▶ [Try it]: The answer must consist solely of the lines below starting at the one containing "Home | ACPGBI" and ending at the one containing "Расчет напряжения нагрузки", repeated exactly, with both ends included and all pictures omitted.

▶ [Exercise input]:
***
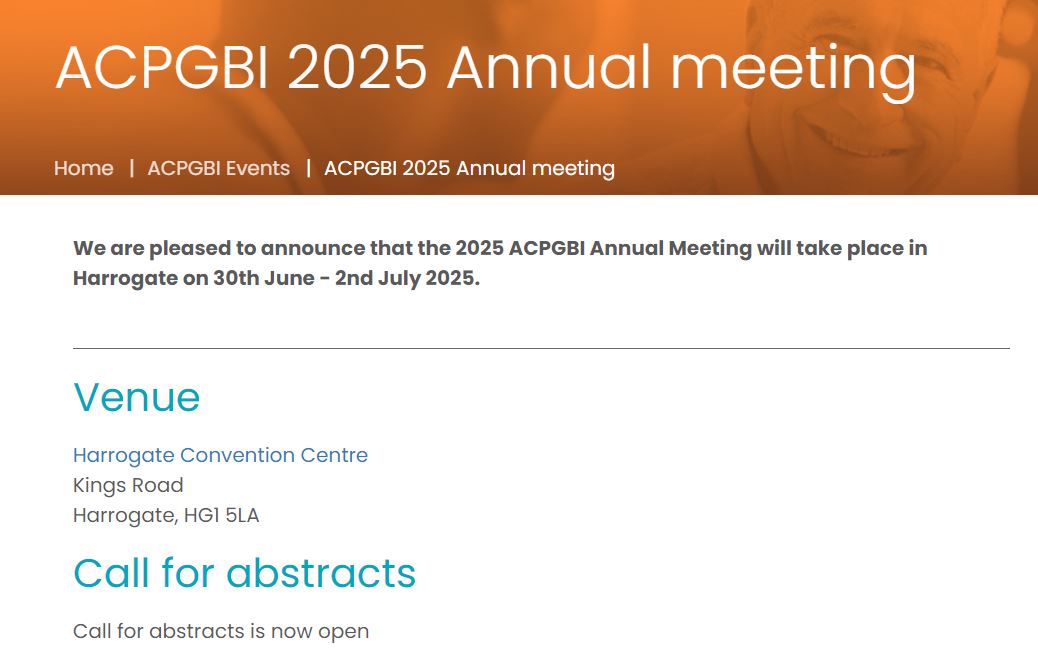 ACPGBI 2025 Annual meeting

Home | ACPGBI Events | ACPGBI 2025 Annual meeting

We are pleased to announce that the 2025 ACPGBI Annual Meeting will take place in Harrogate on 30th June - 2nd July 2025.

Venue

Harrogate Convention Centre
Kings Road
Harrogate, HG1 5LA

Call for abstracts

Call for abstracts is now open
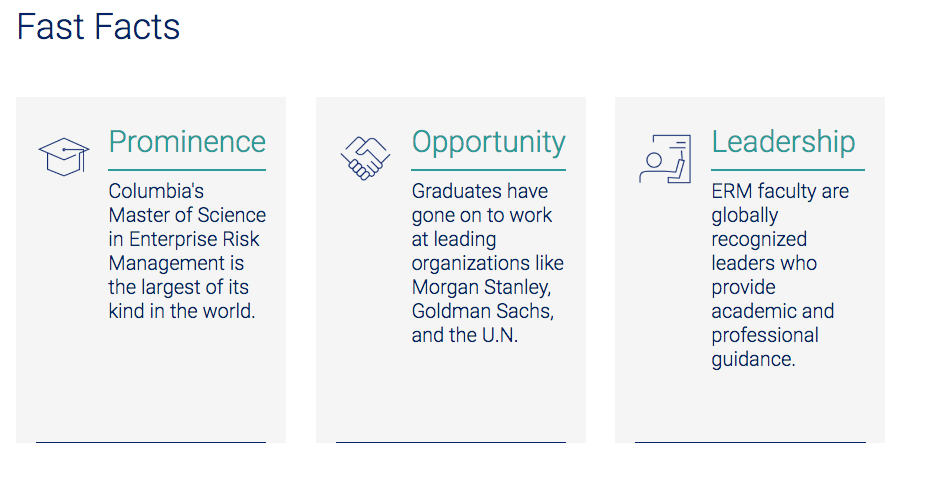 Fast Facts

Prominence

Columbia's Master of Science in Enterprise Risk Management is the largest of its kind in the world.

Opportunity

Graduates have gone on to work at leading organizations like Morgan Stanley, Goldman Sachs, and the U.N.

Leadership

ERM faculty are globally recognized leaders who provide academic and professional guidance.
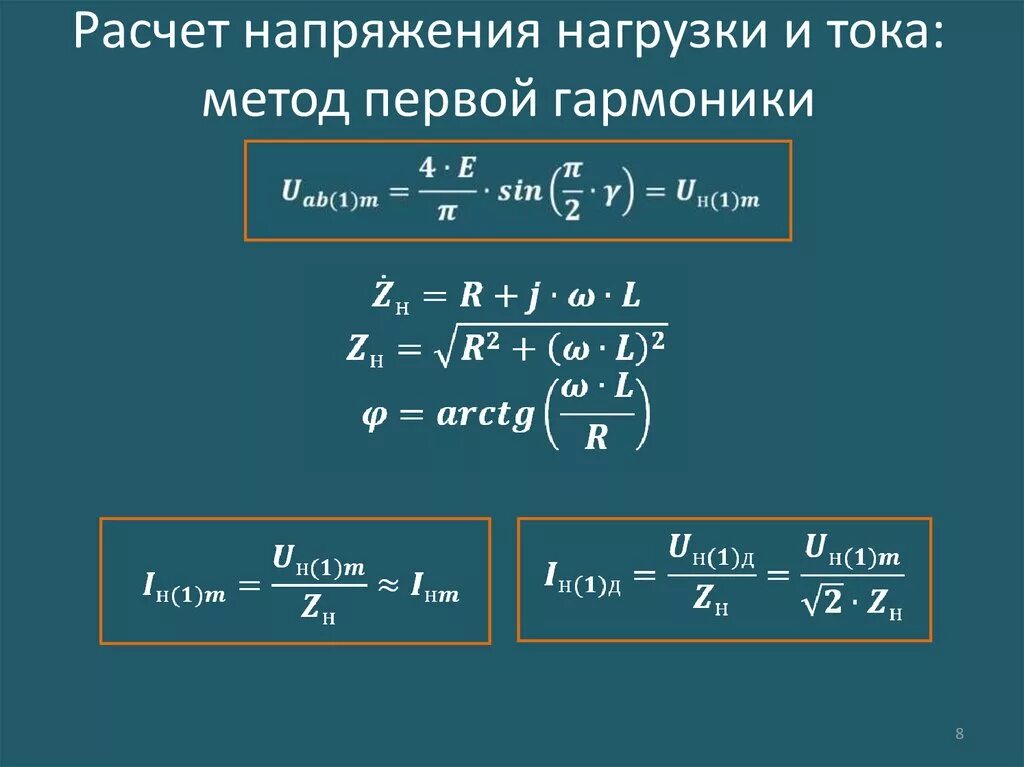 Расчет напряжения нагрузки и тока: метод первой гармоники

$U_{ab(1)m} = \frac{4 \cdot E}{\pi} \cdot sin\left(\frac{\pi}{2} \cdot \gamma\right) = U_{н(1)m}$

$\dot{Z}_н = R + j \cdot \omega \cdot L$
$Z_н = \sqrt{R^2 + (\omega \cdot L)^2}$
$\varphi = arctg\left(\frac{\omega \cdot L}{R}\right)$

$I_{н(1)m} = \frac{U_{н(1)m}}{Z_н} \approx I_{нm}$

$I_{н(1)д} = \frac{U_{н(1)д}}{Z_н} = \frac{U_{н(1)m}}{\sqrt{2} \cdot Z_н}$

8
***
▶ [Answer for this exercise]:
Home | ACPGBI Events | ACPGBI 2025 Annual meeting

We are pleased to announce that the 2025 ACPGBI Annual Meeting will take place in Harrogate on 30th June - 2nd July 2025.

Venue

Harrogate Convention Centre
Kings Road
Harrogate, HG1 5LA

Call for abstracts

Call for abstracts is now open
 Fast Facts

Prominence

Columbia's Master of Science in Enterprise Risk Management is the largest of its kind in the world.

Opportunity

Graduates have gone on to work at leading organizations like Morgan Stanley, Goldman Sachs, and the U.N.

Leadership

ERM faculty are globally recognized leaders who provide academic and professional guidance.
 Расчет напряжения нагрузки и тока: метод первой гармоники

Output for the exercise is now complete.